## Polars: Join

In [2]:
import polars as pl

In [2]:
person = pl.DataFrame(
    {
        "id" : [1, 2, 3, 4, 5, 6, 7, 8],
        "name": ['A', 'B', 'C', 'D', 'E', 'F', 'G', 'H'],
        "city": ['CH', 'BG', 'CH', 'CH', 'BG', 'BG', 'BG', 'CH'],
        "age": [23, 27, 25, 25, 26, 23, 31, 29]
        
    }
)

department = pl.DataFrame(
    {
        "id" : [1, 2, 3, 4, 5, 8, 9, 10],
        "dpt_name": ['PA', 'PB', 'PA', 'PA', 'PB', 'PB', 'PC', 'PC'],
        "dpt_salary": [4500, 7000, 4500, 5000, 9000, 8000, 1000, 1500]
        
    }
)

In [4]:
department

id,dpt_name,dpt_salary
i64,str,i64
1,"""PA""",4500
2,"""PB""",7000
3,"""PA""",4500
4,"""PA""",5000
5,"""PB""",9000
8,"""PB""",8000
9,"""PC""",1000
10,"""PC""",1500


In [51]:
"""Simple Join on Two Dataframes"""

person.join(department, on='id')

id,name,city,age,dpt_name,dpt_salary
i64,str,str,i64,str,i64
1,"""A""","""CH""",23,"""PA""",4500
2,"""B""","""BG""",27,"""PB""",7000
3,"""C""","""CH""",25,"""PA""",4500
4,"""D""","""CH""",25,"""PA""",5000
5,"""E""","""BG""",26,"""PB""",9000
8,"""H""","""CH""",29,"""PB""",8000


In [52]:
person.join(department, on='id', how='inner')
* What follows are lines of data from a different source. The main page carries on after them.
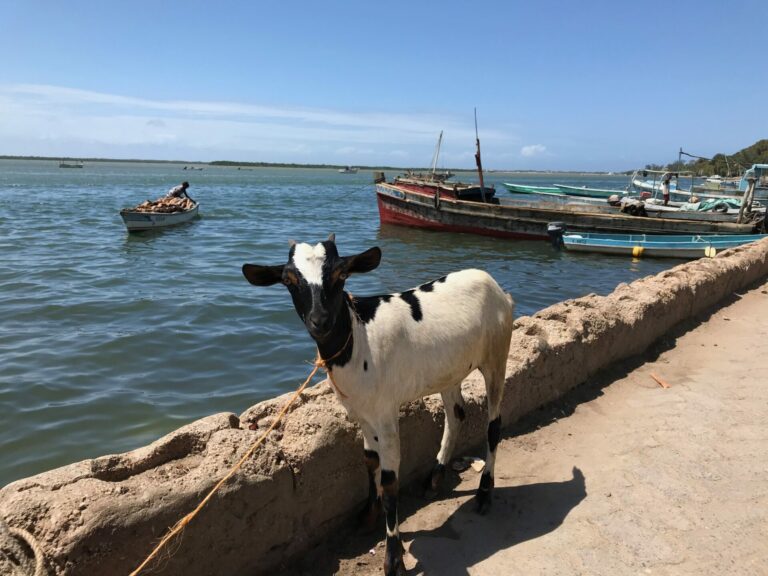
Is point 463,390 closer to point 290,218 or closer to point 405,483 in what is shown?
point 405,483

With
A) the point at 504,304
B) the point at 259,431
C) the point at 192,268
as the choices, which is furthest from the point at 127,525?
the point at 192,268

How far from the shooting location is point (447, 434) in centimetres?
433

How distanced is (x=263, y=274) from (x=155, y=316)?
9984 mm

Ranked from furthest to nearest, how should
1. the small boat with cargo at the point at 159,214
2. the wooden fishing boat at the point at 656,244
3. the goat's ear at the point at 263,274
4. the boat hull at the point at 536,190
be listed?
the boat hull at the point at 536,190 < the small boat with cargo at the point at 159,214 < the wooden fishing boat at the point at 656,244 < the goat's ear at the point at 263,274

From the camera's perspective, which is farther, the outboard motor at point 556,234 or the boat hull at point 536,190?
the boat hull at point 536,190

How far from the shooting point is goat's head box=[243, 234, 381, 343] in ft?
9.39

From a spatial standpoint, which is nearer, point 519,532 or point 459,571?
point 459,571

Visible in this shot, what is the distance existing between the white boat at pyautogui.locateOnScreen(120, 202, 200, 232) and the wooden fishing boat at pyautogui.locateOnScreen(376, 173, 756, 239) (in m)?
11.3

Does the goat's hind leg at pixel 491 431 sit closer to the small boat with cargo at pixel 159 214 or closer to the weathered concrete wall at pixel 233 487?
the weathered concrete wall at pixel 233 487

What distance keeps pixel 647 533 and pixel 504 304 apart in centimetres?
181

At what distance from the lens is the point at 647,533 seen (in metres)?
3.67

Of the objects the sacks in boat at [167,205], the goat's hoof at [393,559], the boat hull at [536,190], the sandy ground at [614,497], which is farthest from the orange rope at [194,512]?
the boat hull at [536,190]

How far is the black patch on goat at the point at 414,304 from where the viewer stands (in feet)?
11.8

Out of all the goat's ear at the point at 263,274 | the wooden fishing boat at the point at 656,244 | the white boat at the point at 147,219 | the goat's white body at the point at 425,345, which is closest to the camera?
the goat's ear at the point at 263,274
id,name,city,age,dpt_name,dpt_salary
i64,str,str,i64,str,i64
1,"""A""","""CH""",23,"""PA""",4500
2,"""B""","""BG""",27,"""PB""",7000
3,"""C""","""CH""",25,"""PA""",4500
4,"""D""","""CH""",25,"""PA""",5000
5,"""E""","""BG""",26,"""PB""",9000
8,"""H""","""CH""",29,"""PB""",8000


In [53]:
"""Left Join to return all data"""

person.join(department, on='id', how='left')

id,name,city,age,dpt_name,dpt_salary
i64,str,str,i64,str,i64
1,"""A""","""CH""",23,"""PA""",4500.0
2,"""B""","""BG""",27,"""PB""",7000.0
3,"""C""","""CH""",25,"""PA""",4500.0
4,"""D""","""CH""",25,"""PA""",5000.0
5,"""E""","""BG""",26,"""PB""",9000.0
6,"""F""","""BG""",23,,
7,"""G""","""BG""",31,,
8,"""H""","""CH""",29,"""PB""",8000.0


In [54]:
"""Right Join to return all data"""

person.join(department, on='id', how='right')
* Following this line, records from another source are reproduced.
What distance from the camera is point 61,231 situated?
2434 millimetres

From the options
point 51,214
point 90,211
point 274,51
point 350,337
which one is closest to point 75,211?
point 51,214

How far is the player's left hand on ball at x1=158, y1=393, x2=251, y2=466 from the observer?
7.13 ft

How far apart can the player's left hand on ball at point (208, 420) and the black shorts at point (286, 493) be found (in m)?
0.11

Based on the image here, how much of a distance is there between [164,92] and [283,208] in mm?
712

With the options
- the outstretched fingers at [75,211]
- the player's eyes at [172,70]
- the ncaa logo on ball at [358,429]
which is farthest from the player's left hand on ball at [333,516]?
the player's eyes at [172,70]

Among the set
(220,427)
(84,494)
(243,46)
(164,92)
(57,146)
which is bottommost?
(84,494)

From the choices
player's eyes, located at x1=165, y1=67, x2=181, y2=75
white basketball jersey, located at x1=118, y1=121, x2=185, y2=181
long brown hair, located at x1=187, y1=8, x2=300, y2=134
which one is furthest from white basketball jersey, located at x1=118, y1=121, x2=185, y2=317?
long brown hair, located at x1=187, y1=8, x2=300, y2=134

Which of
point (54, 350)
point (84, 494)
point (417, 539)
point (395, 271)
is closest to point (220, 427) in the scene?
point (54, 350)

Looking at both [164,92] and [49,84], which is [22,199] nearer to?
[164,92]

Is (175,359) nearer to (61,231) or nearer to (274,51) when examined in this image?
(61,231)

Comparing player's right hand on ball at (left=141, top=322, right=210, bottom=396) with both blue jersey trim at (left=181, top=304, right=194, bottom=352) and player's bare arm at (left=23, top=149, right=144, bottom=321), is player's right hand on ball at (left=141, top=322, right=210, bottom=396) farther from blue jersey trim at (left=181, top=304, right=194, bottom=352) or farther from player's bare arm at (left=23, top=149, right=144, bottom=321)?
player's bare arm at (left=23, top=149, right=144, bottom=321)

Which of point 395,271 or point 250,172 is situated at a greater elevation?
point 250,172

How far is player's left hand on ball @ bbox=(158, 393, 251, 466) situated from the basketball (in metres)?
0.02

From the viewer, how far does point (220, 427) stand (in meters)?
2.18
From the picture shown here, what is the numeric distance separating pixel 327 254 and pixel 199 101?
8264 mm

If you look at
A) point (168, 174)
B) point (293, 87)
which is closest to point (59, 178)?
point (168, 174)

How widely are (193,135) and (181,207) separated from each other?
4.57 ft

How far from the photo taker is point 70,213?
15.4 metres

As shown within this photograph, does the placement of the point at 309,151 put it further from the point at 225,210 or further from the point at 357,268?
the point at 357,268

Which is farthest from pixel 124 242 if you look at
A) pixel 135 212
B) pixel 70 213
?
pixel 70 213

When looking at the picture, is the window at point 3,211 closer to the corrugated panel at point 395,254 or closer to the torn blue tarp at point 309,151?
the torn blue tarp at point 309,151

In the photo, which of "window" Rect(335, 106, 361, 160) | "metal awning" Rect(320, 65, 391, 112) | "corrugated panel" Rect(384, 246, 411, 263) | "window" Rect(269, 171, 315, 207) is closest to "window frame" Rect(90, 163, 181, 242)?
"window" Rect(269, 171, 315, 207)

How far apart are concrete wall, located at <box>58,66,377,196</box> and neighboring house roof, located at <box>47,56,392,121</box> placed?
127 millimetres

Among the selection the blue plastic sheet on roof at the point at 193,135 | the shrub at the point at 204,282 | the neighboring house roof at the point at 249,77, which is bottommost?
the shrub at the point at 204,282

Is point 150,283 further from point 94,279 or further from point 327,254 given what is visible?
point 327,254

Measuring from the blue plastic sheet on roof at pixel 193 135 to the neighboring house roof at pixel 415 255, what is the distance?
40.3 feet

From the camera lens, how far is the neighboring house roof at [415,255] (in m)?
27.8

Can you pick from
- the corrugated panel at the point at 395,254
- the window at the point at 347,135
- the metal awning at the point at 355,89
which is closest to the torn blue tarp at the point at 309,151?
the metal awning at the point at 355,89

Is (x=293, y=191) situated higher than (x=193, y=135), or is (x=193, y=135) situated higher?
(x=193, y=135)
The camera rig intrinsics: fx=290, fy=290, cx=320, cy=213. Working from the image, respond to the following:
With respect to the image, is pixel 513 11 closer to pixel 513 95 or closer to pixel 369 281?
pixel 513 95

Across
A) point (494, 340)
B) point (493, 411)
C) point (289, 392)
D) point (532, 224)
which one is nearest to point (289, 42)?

name,city,age,id,dpt_name,dpt_salary
str,str,i64,i64,str,i64
"""A""","""CH""",23.0,1,"""PA""",4500
"""B""","""BG""",27.0,2,"""PB""",7000
"""C""","""CH""",25.0,3,"""PA""",4500
"""D""","""CH""",25.0,4,"""PA""",5000
"""E""","""BG""",26.0,5,"""PB""",9000
"""H""","""CH""",29.0,8,"""PB""",8000
,,,9,"""PC""",1000
,,,10,"""PC""",1500


In [55]:
"""Get all rows"""

person.join(department, on='id', how='full')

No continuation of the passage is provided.